Wednesday, August 1, 2007

A Site of Interest for Blogging

The Dionaea House.

I'll be bringing this up in tutorial this week, but this is a website that uses the tropes and forms of webpages and blogs to make the story more evocative, in the same way that radio-show fiction is shaped to be read over the air. I'll be interested to see what people think of it.

As instructions go, follow the Next button at the bottom of the page until you reach a page called "Updates and Other Resources." Then read in date order for best effect.

When you reach a link that goes to a blog, the oldest posts are at the bottom of the page, so reading in date order means you start there.

And instantly, I have made this sound far more boring than I found it. Go me.

- Kevin.

4 Comments:

Blogger Erin said...

I didn't really read the title of your blog post, "Blogging Fiction," and just clicked on the link and started reading. I was really, really creeped out after I read everything. I thought it was real because it seems so true with all the blogs, etc. to back it up. It's really not real? Wow.

August 1, 2007 at 10:52 PM  
Blogger Kevin Veale said...

Success!

That story scared the bejeezus out of me, and I'm fascinated with how it used the format and tropes of the web to make itself more evocative.

If it creeped out even one person, I thought I'd see it as a win.

What about the way it was put together made it more creepy for you?

Also, as you pointed out it might be even more effective without being telegraphed that it's fiction, so I've changed the title of the post in the hopes of snaring more readers.

- Kevin.

August 2, 2007 at 9:47 AM  
Blogger Erin said...

Given instruction 1:
Answer these questions about the blog post about The Dionaea House:
(a) Which page should readers reach by following the Next button?
(b) On a linked blog, where on the page are the oldest posts?
(c) What was the blog post's title when Erin first saw it?
The entries that come next have no connection to the blog post.

Working data:

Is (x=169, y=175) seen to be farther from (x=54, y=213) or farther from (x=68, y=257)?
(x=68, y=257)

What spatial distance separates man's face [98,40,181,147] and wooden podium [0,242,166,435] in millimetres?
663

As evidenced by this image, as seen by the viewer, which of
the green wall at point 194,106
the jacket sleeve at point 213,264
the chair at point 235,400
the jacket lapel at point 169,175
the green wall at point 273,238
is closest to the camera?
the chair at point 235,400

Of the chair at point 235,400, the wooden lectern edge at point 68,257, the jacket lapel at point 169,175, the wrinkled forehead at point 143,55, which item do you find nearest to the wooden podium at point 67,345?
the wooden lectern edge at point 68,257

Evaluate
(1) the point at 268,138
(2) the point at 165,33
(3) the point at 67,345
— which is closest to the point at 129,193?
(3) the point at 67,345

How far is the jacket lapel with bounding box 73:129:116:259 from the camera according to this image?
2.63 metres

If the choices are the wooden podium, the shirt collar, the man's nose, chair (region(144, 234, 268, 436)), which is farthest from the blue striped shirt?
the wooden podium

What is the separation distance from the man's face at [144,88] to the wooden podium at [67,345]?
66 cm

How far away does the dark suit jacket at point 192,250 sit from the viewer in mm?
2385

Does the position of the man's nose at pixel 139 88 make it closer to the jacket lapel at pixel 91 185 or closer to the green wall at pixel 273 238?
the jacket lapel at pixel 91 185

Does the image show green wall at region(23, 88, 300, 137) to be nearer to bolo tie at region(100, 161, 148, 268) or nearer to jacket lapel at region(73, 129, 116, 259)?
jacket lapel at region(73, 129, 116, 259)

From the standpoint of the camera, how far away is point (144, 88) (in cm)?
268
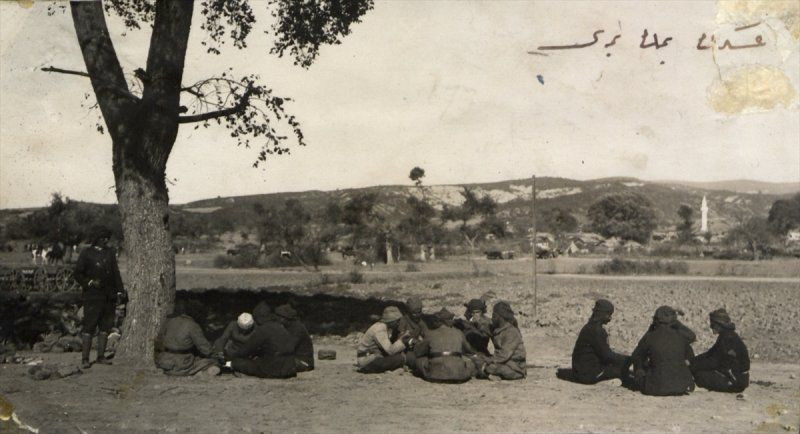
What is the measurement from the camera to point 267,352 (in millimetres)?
9484

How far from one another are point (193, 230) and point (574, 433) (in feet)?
235

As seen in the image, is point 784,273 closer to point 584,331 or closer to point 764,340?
point 764,340

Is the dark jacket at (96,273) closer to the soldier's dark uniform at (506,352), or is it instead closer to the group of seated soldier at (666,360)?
the soldier's dark uniform at (506,352)

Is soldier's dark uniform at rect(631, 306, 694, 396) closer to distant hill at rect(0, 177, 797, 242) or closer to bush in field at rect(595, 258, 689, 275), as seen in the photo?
bush in field at rect(595, 258, 689, 275)

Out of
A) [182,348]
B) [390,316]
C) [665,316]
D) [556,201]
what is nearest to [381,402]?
[390,316]

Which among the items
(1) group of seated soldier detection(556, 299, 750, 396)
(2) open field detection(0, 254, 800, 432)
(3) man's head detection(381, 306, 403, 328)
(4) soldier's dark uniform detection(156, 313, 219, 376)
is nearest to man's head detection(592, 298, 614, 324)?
(1) group of seated soldier detection(556, 299, 750, 396)

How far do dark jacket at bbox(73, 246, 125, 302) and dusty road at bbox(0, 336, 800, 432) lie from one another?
3.48ft

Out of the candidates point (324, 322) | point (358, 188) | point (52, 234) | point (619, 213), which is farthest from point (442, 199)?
point (324, 322)

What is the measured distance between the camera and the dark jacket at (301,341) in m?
9.66

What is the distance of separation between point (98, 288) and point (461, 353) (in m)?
5.06

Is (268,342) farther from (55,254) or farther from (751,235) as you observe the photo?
(751,235)

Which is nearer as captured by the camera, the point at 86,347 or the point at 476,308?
the point at 86,347

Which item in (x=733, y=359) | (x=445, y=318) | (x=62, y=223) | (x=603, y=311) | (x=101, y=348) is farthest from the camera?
(x=62, y=223)

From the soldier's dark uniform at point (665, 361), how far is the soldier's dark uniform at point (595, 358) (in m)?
0.61
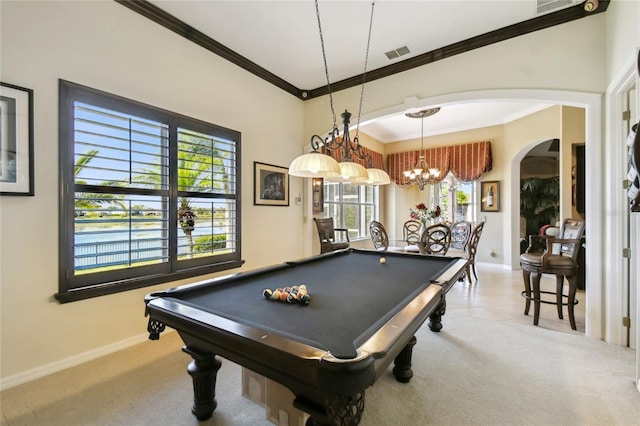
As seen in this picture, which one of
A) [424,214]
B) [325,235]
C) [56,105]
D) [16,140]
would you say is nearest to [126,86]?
[56,105]

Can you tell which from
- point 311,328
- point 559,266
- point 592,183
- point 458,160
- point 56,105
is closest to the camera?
point 311,328

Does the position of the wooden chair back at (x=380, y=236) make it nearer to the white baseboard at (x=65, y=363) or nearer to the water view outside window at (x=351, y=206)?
the water view outside window at (x=351, y=206)

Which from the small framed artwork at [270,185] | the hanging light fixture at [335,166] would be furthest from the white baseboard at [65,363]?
the hanging light fixture at [335,166]

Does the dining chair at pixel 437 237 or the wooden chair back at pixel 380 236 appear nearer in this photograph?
the dining chair at pixel 437 237

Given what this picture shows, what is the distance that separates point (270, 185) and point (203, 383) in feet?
9.50

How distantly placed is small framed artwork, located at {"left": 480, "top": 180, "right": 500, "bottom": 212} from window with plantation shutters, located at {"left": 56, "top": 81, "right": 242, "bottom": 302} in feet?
19.2

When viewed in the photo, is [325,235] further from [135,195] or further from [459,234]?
[459,234]

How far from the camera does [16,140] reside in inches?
79.2

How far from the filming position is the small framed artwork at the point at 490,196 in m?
6.21

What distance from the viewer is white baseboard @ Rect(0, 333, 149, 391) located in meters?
2.01

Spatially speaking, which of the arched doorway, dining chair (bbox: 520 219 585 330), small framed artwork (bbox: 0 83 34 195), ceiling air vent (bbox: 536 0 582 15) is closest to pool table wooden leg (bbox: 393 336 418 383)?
dining chair (bbox: 520 219 585 330)

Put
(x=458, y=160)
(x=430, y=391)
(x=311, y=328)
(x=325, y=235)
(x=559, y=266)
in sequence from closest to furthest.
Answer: (x=311, y=328) → (x=430, y=391) → (x=559, y=266) → (x=325, y=235) → (x=458, y=160)

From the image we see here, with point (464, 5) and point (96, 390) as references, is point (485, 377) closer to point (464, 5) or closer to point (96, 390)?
point (96, 390)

Given instruction 2: Copy these lines of the entries word for word, beginning at the line that contains "How far from the camera" and stopping after the final line of the entries.

Exercise solution 1:
(a) A page called "Updates and Other Resources."
(b) At the bottom of the page.
(c) "Blogging Fiction."

Exercise solution 2:
How far from the camera does [16,140] reside in inches?
79.2

How far from the filming position is the small framed artwork at the point at 490,196 in m?
6.21

What distance from the viewer is white baseboard @ Rect(0, 333, 149, 391) located in meters?
2.01

Spatially speaking, which of the arched doorway, dining chair (bbox: 520 219 585 330), small framed artwork (bbox: 0 83 34 195), ceiling air vent (bbox: 536 0 582 15) is closest to pool table wooden leg (bbox: 393 336 418 383)?
dining chair (bbox: 520 219 585 330)

Put
(x=458, y=160)
(x=430, y=391)
(x=311, y=328)
(x=325, y=235)
(x=559, y=266)
in sequence from closest to furthest.
Answer: (x=311, y=328) → (x=430, y=391) → (x=559, y=266) → (x=325, y=235) → (x=458, y=160)

From the image we see here, with point (464, 5) and point (96, 390) as references, is point (485, 377) closer to point (464, 5) or closer to point (96, 390)?
point (96, 390)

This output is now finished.